Disclaimer: These are my views as a customer, a member of the Lawrence community and especially as a sports blogger. These issues are relevant to me as a potential future sports administrator and as a member of the local social media community and therefore relevant to some of my Twitter followers.

One of the first rules for journalists is: don’t steal ideas without attributing them.

This is not only frowned upon, but it also has a few ethical issues that can even isolate you from your community.

For businesses, stealing copyrights can get you sued. And then other times, it can put you in the middle of a controversy.

Somebody at Joe College had the not-so-bright idea of creating a shirt that had this on the front:

If you’re one of the two Kansas fans that bought this shirt, shame on you.  However, this blog isn’t about the consumer, it’s about the reaction of Joe College.
On February 8th, Phog.net posted a thread about this t-shirt and pointed out the obvious racist statement of this t-shirt.  I noticed the thread when it was on its third page.
I quickly sent @Joe_College on Twitter a message with the following:

I got the following response:

That’s a great response. However, I didn’t see it until last night. Why? Because @Joe_College blocked me on Twitter following their receipt of my Tweet.

Which brings me to the first rule for local businesses on Twitter: don’t do that. And by that, I mean don’t block your potential clientele.

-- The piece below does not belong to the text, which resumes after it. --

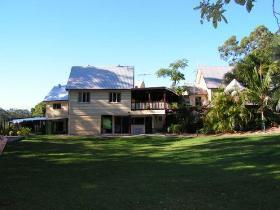 Glasshouse Mountains Ecolodge - Geraldton Accommodation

Also, don’t steal your t-shirt ideas from similar t-shirts aimed at different public figures that just happen to be Latino or Hispanic.

This isn’t the first time Joe College has stolen t-shirt designs and it won’t be the last.  I am Joe College’s potential clientele, as I am a student at the University of Kansas. However, they will no longer receive my business due to their isolation in social media.